Yes that's a very good way to think about it.

 

[DorumonSg]

I used the formula for a Sphere and I got only half a Sphere :

x=cos(u)*cos(v);
y=sin(u)*cos(v);
z=sin(v);

Basically u = 0.0001 to 6.282 and v = 0.0001 to 3.141, its a piece of programming code but the logic is the same.

Erm..., did I do anything wrong?

 

[fzero]

I used the formula for a Sphere and I got only half a Sphere :

x=cos(u)*cos(v);
y=sin(u)*cos(v);
z=sin(v);

Basically u = 0.0001 to 6.282 and v = 0.0001 to 3.141, its a piece of programming code but the logic is the same.

Erm..., did I do anything wrong?

The volume element is

r^2 \sin u ~dr~du~dv

and the integral should give 4\pi R^3/3. I'm not sure what you did.

 

[DorumonSg]

The volume element is

r^2 \sin u ~dr~du~dv

and the integral should give 4\pi R^3/3. I'm not sure what you did.

Erm... not that, I am trying to define a Sphere using VRML a 3D programming language. My teacher gave us this, its derive from the equation of a Sphere :

parameters [0.0001 6.282 0.0001 3.141]
definition "
x=cos(u)*cos(v);
y=cos(u)*sin(v);
z=sin(u);"

Parameter actually just means u's range is from 0.0001 to 6.282 or 0 <= u <= 2 pi and v is 0.0001 to 3.141 or 0 <= v <= pi

This generates a sphere...

But I find it weird that he is using the range of u as 0 <= u <= 2 pi and v as 0 <= v <= pi.I tried switching the range for u and v and got half a sphere instead...

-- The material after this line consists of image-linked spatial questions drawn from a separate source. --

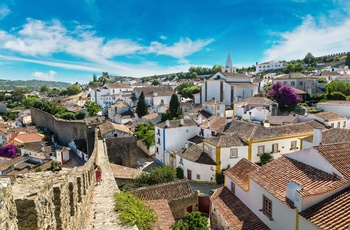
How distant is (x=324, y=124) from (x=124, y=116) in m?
29.2

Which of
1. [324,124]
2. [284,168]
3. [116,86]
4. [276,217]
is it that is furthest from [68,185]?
[116,86]

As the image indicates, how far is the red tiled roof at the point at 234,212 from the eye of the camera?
33.3 feet

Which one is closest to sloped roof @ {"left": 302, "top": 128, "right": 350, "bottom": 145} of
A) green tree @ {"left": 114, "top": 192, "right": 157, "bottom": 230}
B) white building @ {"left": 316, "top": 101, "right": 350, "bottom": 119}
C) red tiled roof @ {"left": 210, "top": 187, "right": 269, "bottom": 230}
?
red tiled roof @ {"left": 210, "top": 187, "right": 269, "bottom": 230}

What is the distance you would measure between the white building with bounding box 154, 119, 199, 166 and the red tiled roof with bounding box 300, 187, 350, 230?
16.9 metres

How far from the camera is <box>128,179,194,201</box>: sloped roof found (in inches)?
529

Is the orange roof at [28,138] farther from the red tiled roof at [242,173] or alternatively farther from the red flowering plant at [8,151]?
the red tiled roof at [242,173]

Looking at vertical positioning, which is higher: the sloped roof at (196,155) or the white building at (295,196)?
the white building at (295,196)

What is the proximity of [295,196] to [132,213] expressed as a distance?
5.65 m

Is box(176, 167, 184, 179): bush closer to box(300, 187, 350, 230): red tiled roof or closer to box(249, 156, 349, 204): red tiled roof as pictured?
box(249, 156, 349, 204): red tiled roof

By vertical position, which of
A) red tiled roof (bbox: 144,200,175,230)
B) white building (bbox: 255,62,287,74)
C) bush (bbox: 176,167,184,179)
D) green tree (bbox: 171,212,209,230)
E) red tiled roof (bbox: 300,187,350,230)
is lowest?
bush (bbox: 176,167,184,179)

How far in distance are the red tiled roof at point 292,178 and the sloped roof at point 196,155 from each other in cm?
840

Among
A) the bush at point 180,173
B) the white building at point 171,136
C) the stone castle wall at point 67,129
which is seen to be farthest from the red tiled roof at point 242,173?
the stone castle wall at point 67,129

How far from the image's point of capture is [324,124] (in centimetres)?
2317

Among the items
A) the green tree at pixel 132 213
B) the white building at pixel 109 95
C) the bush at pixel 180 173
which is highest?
the white building at pixel 109 95
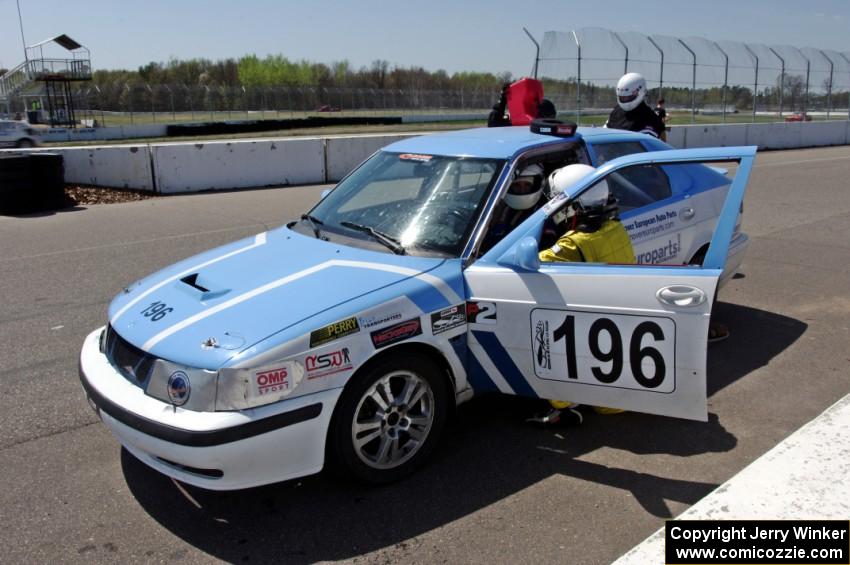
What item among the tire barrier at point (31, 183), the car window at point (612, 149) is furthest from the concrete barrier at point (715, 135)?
the car window at point (612, 149)

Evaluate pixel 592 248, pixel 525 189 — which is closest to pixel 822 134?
pixel 525 189

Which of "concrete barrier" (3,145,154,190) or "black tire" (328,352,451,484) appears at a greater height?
"concrete barrier" (3,145,154,190)

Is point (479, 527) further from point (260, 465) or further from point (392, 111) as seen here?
point (392, 111)

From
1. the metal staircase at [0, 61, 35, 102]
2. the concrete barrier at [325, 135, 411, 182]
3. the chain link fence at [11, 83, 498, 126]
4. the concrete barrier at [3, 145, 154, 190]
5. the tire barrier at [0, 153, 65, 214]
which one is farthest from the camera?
the chain link fence at [11, 83, 498, 126]

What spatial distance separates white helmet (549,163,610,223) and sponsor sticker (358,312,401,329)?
4.07ft

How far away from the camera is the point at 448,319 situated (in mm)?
3521

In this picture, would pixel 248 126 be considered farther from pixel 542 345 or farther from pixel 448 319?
pixel 542 345

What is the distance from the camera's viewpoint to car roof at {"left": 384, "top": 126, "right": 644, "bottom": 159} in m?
4.32

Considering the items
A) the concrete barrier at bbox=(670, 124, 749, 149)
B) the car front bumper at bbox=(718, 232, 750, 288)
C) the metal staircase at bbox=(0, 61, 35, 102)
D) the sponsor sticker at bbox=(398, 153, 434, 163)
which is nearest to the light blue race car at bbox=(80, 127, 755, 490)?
the sponsor sticker at bbox=(398, 153, 434, 163)

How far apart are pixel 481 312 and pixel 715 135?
916 inches

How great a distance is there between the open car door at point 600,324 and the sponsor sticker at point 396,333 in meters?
0.38

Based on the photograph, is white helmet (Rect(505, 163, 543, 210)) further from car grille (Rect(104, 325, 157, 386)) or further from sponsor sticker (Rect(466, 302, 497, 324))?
car grille (Rect(104, 325, 157, 386))

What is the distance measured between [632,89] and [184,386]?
6063 mm

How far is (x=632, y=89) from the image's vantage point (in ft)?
24.6
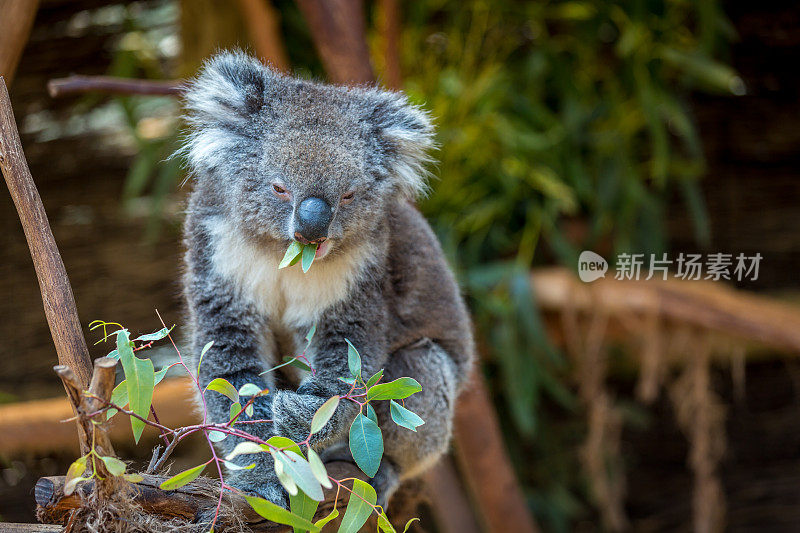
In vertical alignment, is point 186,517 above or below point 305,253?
below

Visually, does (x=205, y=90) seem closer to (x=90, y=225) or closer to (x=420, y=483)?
(x=420, y=483)

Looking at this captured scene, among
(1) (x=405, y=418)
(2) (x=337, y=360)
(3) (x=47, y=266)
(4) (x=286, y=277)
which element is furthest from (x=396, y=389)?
(3) (x=47, y=266)

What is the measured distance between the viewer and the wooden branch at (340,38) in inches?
A: 136

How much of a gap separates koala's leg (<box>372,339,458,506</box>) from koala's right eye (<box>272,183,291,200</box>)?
0.80 m

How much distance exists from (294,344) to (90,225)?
326 cm

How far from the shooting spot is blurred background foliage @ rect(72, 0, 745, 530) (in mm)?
4535

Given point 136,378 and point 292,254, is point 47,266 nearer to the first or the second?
point 136,378

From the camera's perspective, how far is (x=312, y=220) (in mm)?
1889

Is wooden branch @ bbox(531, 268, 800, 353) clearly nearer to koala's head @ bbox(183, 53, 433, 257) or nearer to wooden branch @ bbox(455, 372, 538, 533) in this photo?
wooden branch @ bbox(455, 372, 538, 533)

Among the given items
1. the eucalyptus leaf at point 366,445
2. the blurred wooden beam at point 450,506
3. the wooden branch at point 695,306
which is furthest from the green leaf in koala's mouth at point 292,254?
the blurred wooden beam at point 450,506

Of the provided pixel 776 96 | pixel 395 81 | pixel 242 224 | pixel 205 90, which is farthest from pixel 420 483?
pixel 776 96

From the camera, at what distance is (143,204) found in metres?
5.21

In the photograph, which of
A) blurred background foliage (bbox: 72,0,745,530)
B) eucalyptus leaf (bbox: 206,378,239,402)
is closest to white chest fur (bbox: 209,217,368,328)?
eucalyptus leaf (bbox: 206,378,239,402)

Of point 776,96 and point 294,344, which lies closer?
point 294,344
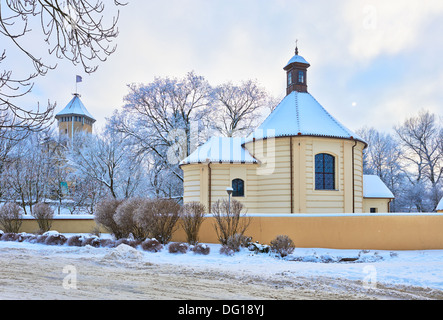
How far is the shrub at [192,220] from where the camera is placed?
55.3 feet

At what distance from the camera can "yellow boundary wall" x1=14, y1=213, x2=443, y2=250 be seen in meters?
15.5

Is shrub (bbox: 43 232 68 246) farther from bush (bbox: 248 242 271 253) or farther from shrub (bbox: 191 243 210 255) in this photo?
bush (bbox: 248 242 271 253)

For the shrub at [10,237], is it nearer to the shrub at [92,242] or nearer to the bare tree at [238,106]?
the shrub at [92,242]

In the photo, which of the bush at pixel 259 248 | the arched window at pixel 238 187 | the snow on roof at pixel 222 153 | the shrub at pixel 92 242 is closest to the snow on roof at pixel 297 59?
the snow on roof at pixel 222 153

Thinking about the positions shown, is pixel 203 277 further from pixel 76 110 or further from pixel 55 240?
pixel 76 110

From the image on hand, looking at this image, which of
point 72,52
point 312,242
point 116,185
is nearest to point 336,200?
point 312,242

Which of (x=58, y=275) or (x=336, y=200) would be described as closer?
(x=58, y=275)

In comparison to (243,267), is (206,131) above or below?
above

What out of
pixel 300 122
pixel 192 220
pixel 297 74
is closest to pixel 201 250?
pixel 192 220

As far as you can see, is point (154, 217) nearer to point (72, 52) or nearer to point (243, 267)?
point (243, 267)

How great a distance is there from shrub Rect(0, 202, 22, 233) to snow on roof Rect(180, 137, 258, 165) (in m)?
10.6

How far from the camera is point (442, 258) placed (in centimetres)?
1347

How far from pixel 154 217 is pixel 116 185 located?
2090cm
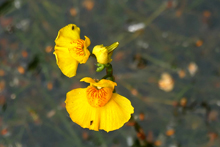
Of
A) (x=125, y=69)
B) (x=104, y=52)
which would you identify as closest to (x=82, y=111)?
(x=104, y=52)

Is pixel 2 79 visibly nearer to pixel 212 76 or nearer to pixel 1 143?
pixel 1 143

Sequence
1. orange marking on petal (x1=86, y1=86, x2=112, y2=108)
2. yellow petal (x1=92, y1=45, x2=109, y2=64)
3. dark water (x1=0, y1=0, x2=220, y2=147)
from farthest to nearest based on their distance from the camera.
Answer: dark water (x1=0, y1=0, x2=220, y2=147) < orange marking on petal (x1=86, y1=86, x2=112, y2=108) < yellow petal (x1=92, y1=45, x2=109, y2=64)

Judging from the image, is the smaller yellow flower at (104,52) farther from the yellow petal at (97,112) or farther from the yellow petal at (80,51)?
the yellow petal at (97,112)

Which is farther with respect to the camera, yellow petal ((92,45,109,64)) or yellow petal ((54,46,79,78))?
yellow petal ((54,46,79,78))

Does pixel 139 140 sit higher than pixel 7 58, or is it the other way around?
pixel 7 58

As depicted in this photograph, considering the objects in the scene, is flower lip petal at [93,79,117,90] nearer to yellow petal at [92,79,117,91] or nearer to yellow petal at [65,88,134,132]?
yellow petal at [92,79,117,91]

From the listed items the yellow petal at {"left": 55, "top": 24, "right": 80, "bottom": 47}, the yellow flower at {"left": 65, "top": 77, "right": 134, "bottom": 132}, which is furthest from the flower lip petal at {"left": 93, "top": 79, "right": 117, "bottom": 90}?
the yellow petal at {"left": 55, "top": 24, "right": 80, "bottom": 47}

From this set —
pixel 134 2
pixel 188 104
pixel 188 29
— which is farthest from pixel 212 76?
pixel 134 2
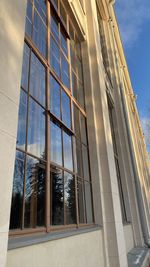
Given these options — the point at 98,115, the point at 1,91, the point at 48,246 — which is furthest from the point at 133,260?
the point at 1,91

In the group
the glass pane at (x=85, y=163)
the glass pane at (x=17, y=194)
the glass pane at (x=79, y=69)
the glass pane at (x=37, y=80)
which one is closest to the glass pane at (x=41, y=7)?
the glass pane at (x=37, y=80)

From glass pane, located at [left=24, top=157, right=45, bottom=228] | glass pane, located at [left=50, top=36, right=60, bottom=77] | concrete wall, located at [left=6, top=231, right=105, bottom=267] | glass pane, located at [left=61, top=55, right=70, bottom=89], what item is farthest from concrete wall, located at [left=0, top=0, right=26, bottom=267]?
glass pane, located at [left=61, top=55, right=70, bottom=89]

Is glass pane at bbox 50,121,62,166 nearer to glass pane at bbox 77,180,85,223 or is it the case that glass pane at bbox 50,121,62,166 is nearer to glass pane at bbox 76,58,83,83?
glass pane at bbox 77,180,85,223

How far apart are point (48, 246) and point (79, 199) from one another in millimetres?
1967

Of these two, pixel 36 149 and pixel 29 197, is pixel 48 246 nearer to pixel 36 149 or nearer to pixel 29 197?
pixel 29 197

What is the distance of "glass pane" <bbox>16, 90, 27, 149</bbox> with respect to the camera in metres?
2.82

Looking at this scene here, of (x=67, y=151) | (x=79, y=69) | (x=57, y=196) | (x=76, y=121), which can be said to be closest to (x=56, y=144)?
(x=67, y=151)

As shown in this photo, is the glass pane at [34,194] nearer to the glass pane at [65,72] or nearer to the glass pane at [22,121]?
the glass pane at [22,121]

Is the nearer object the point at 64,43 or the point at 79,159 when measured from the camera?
the point at 79,159

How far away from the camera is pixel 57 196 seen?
348 centimetres

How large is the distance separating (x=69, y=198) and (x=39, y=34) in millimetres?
2957

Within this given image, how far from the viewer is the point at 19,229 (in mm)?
2402

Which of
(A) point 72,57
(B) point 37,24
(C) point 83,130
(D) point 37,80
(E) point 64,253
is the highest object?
(A) point 72,57

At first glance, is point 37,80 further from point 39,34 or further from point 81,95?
point 81,95
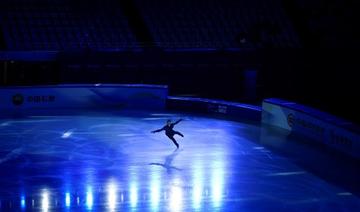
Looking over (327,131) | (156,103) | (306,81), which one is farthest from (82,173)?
(306,81)

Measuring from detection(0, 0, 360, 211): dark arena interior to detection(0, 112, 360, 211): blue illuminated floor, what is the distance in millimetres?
49

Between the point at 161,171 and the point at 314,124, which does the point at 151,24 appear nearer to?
the point at 314,124

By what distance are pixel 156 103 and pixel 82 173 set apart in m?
13.6

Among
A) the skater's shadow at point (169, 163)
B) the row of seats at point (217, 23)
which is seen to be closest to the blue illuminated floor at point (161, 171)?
the skater's shadow at point (169, 163)

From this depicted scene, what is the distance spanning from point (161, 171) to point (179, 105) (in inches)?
505

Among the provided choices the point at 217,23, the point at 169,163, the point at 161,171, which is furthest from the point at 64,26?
the point at 161,171

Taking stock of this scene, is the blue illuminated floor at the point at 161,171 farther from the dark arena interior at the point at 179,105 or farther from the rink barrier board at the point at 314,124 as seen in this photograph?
the rink barrier board at the point at 314,124

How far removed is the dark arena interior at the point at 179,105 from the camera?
1179 centimetres

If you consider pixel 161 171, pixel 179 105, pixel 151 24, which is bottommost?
pixel 161 171

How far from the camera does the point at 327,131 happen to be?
16.9 metres

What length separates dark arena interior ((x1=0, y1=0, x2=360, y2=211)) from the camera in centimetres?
1179

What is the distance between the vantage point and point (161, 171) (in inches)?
Result: 527

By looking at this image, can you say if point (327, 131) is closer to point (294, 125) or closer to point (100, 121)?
point (294, 125)

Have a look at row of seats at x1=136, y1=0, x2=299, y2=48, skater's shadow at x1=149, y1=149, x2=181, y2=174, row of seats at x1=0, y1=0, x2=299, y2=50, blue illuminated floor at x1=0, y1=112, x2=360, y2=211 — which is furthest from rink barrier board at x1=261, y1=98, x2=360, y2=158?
row of seats at x1=136, y1=0, x2=299, y2=48
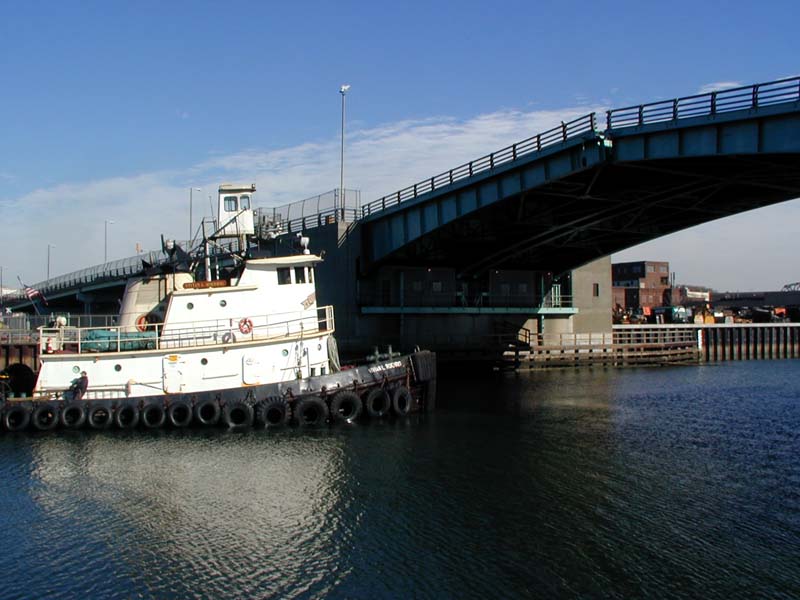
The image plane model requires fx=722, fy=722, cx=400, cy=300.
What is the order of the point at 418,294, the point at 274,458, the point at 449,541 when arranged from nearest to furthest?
1. the point at 449,541
2. the point at 274,458
3. the point at 418,294

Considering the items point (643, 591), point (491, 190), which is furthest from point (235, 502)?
point (491, 190)

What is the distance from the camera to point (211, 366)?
2595cm

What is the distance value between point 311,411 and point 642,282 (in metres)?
96.3

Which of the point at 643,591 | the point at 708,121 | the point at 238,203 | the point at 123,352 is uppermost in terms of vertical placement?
the point at 708,121

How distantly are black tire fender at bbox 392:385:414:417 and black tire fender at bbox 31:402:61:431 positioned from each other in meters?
11.9

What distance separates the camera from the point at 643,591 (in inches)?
484

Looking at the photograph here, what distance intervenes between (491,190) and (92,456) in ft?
82.6

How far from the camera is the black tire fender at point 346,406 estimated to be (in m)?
26.1

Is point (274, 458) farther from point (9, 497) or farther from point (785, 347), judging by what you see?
point (785, 347)

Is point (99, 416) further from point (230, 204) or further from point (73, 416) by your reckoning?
point (230, 204)

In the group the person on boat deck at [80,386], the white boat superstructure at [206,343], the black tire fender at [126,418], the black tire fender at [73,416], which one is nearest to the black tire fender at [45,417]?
the black tire fender at [73,416]

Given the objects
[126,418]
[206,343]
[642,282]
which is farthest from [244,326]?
[642,282]

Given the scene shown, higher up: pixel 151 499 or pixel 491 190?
pixel 491 190

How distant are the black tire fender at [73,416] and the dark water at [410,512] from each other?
24.1 inches
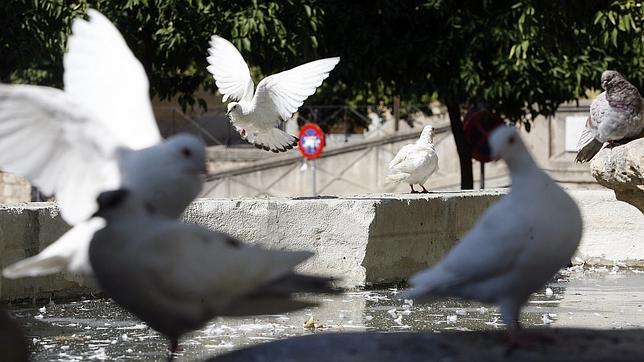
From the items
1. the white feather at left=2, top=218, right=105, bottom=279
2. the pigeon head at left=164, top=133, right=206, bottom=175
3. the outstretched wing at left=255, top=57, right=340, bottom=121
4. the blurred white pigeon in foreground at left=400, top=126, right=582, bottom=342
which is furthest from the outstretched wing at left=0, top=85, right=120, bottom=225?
the outstretched wing at left=255, top=57, right=340, bottom=121

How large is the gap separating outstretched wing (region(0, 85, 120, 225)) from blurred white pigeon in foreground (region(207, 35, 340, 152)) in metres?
6.73

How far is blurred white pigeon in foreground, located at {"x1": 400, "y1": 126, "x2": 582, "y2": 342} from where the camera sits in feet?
14.5

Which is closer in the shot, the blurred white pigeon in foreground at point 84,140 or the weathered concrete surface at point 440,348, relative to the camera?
the weathered concrete surface at point 440,348

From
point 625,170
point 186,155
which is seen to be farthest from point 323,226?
point 186,155

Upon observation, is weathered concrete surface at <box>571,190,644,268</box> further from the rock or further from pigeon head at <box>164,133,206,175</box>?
pigeon head at <box>164,133,206,175</box>

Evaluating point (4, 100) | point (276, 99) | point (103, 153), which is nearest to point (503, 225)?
point (103, 153)

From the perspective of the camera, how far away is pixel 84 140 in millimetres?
5352

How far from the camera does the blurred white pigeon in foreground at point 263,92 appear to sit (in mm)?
12445

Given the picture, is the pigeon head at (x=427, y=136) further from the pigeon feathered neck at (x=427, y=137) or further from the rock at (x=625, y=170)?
the rock at (x=625, y=170)

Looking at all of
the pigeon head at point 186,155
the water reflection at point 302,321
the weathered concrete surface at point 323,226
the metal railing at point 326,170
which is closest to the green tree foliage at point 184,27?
the weathered concrete surface at point 323,226

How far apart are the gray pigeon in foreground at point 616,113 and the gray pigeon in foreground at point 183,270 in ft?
19.8

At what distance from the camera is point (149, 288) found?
429 centimetres

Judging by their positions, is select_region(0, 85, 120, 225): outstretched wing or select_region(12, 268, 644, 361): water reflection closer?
select_region(0, 85, 120, 225): outstretched wing

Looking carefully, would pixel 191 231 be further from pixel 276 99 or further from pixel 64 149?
pixel 276 99
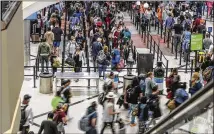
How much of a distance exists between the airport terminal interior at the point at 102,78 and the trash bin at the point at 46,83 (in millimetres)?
29

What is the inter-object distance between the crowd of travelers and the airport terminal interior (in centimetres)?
2

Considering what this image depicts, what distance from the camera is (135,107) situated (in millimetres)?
11734

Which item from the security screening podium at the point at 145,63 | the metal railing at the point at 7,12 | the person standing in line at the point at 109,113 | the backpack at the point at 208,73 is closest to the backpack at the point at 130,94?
the person standing in line at the point at 109,113

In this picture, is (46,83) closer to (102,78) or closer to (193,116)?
(102,78)

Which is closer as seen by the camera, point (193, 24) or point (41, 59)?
point (41, 59)

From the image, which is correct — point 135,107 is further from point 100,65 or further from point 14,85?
point 14,85

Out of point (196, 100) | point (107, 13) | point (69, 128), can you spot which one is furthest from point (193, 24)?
point (196, 100)

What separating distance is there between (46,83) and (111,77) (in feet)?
7.33

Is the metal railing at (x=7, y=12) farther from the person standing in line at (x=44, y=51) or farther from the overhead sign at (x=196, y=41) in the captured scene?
the overhead sign at (x=196, y=41)

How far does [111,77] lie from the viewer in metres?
13.5

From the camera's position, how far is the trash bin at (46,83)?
14695 mm

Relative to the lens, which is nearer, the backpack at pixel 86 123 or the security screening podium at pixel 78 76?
the backpack at pixel 86 123

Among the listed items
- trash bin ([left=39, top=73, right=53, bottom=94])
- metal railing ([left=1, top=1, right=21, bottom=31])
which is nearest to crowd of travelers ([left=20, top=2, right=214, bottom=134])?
trash bin ([left=39, top=73, right=53, bottom=94])

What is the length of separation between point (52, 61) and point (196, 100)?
42.2 ft
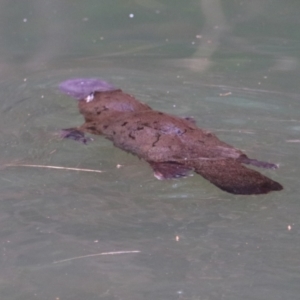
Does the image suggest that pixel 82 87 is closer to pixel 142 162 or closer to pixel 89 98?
pixel 89 98

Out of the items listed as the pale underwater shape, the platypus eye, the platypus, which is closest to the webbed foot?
the platypus

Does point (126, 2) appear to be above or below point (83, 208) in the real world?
above

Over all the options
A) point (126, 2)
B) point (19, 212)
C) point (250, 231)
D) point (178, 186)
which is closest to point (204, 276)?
point (250, 231)

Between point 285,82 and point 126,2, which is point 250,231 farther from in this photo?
point 126,2

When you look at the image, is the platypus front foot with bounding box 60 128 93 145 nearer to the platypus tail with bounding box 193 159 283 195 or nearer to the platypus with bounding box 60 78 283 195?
the platypus with bounding box 60 78 283 195

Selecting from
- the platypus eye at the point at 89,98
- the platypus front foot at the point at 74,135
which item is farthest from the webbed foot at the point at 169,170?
the platypus eye at the point at 89,98

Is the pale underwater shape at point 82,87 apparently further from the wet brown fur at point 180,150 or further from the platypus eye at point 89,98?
the wet brown fur at point 180,150
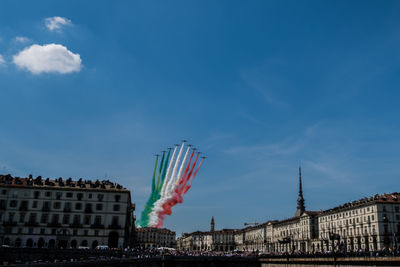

Shouldn't u be 0 <= u <= pi and v be 0 <= v <= 2 pi according to the definition of a Sphere :

x = r cos(a)cos(b)
y = r sin(a)cos(b)
z = r sin(b)

Where 0 <= a <= 2 pi and 0 <= b <= pi?

 

[fzero]

Erm... not that, I am trying to define a Sphere using VRML a 3D programming language. My teacher gave us this, its derive from the equation of a Sphere :

parameters [0.0001 6.282 0.0001 3.141]
definition "
x=cos(u)*cos(v);
y=cos(u)*sin(v);
z=sin(u);"

Parameter actually just means u's range is from 0.0001 to 6.282 or 0 <= u <= 2 pi and v is 0.0001 to 3.141 or 0 <= v <= pi

This generates a sphere...

But I find it weird that he is using the range of u as 0 <= u <= 2 pi and v as 0 <= v <= pi.


I tried switching the range for u and v and got half a sphere instead...

Shouldn't u be 0 <= u <= pi and v be 0 <= v <= 2 pi according to the definition of a Sphere :

x = r cos(a)cos(b)
y = r sin(a)cos(b)
z = r sin(b)

Where 0 <= a <= 2 pi and 0 <= b <= pi?

Oh, sorry I didn't notice that before. Yes, you're right. If you look at his choice of coordinates and try to compute the volume, you'll actually find zero. So those ranges are not properly spanning the sphere.

 

[DorumonSg]

Thanks a lot.

I think I got it already.

I haven't been looking at the range at an angle point of view.

I think I got it already, thanks a lot.